*THE TASK*.
Print the records below line for line, changing nothing.

*MATERIAL FOR THIS TASK*.

--------------------------------

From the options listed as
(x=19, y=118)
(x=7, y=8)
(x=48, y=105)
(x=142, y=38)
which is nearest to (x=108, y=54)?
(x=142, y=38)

--------------------------------

*EXERCISE SOLUTION*.
From the options listed as
(x=19, y=118)
(x=7, y=8)
(x=48, y=105)
(x=142, y=38)
which is nearest to (x=108, y=54)?
(x=142, y=38)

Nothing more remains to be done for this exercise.